Protected footpaths consist of a separated lane for pedestrians on each side of the street. Pedestrians are protected from motor vehicles by a kerb.
Best practice footpath design
The Global Street Design Guide describes how to design a best practice footpath, including “provide sufficient width, 1.8–2.4 m, so two people using wheelchairs can comfortably pass each other. In shopping streets with heavy pedestrian volumes the width should be 2.4–4.5 m.”
A best practice footpath is also a continuous footpath (or continuous footway) across side streets, where it’s clear to drivers that the street has finished and they need to give way as they cross the footpath:
Best practice footpaths use quality paving on top of concrete, which resists moving or cracking (from reactive soils or tree roots), and distinguishes the footpath from the black asphalt used on the road.

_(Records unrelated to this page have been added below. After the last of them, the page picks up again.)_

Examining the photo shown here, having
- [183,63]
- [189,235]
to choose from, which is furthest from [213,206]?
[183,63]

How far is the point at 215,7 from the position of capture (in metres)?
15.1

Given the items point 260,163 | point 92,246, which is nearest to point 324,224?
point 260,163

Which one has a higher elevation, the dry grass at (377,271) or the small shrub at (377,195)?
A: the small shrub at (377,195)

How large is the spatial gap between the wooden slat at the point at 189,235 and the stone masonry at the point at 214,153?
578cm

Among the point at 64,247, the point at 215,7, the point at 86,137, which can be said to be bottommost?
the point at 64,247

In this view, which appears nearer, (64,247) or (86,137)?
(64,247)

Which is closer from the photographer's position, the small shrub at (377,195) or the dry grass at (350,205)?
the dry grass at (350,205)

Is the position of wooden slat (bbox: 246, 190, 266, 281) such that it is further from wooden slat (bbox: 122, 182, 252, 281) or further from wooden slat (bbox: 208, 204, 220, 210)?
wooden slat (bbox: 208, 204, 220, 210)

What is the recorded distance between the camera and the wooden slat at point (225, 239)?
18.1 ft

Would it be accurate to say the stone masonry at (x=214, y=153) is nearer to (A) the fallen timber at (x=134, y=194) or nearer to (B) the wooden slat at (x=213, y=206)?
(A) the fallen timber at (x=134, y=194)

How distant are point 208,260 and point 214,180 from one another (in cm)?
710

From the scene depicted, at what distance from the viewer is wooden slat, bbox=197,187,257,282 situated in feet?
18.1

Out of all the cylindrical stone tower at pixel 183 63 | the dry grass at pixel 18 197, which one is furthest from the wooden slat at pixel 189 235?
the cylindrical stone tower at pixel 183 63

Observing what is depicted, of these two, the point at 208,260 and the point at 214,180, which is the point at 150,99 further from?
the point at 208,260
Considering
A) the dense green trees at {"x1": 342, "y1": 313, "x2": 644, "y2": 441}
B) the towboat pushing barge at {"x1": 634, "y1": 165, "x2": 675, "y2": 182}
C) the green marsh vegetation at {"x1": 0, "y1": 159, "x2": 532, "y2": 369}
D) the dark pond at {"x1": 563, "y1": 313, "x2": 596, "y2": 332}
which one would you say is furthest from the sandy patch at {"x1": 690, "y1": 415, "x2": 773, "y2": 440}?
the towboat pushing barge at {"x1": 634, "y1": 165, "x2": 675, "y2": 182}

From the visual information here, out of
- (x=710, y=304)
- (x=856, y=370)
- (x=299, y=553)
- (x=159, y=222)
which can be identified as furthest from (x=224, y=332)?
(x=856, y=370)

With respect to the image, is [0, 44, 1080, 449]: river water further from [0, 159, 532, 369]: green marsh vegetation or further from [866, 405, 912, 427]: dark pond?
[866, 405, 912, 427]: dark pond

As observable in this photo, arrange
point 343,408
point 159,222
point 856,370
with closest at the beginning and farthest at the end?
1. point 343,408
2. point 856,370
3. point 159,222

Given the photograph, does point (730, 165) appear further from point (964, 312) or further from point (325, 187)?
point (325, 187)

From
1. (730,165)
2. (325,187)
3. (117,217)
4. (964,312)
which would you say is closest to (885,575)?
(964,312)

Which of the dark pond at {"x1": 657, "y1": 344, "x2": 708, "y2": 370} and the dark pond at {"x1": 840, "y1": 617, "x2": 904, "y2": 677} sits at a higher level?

Reasonable effort in Yarra
Yarra is still catching up with best practice – continuous footpaths are being built but they still look like a speed bump on the road (where drivers have right of way) instead of a continuation of the footpath (where people walking have right of way). The problem is that asphalt is used on both the road and the footpath, so they look similar.
The solution is to use high quality paving on the footpath and extend the paving across the side street. Here is an example in Yarra, where paving is at least used for the crossing – even better would be to also use paving on the footpath, and link them together.
Other issues in Yarra
Many footpaths in Yarra need to be drastically improved. Many footpaths are too narrow, or are too sloping, cracked or uneven. Some footpaths are regularly obstructed by parked cars. Many footpaths stop at each intersection, instead of continuing at grade. WalkSpot has collated many of these issues and displayed them on their website. The results show that many people feel unsafe on our footpaths, and that many footpaths need to be improved and upgraded.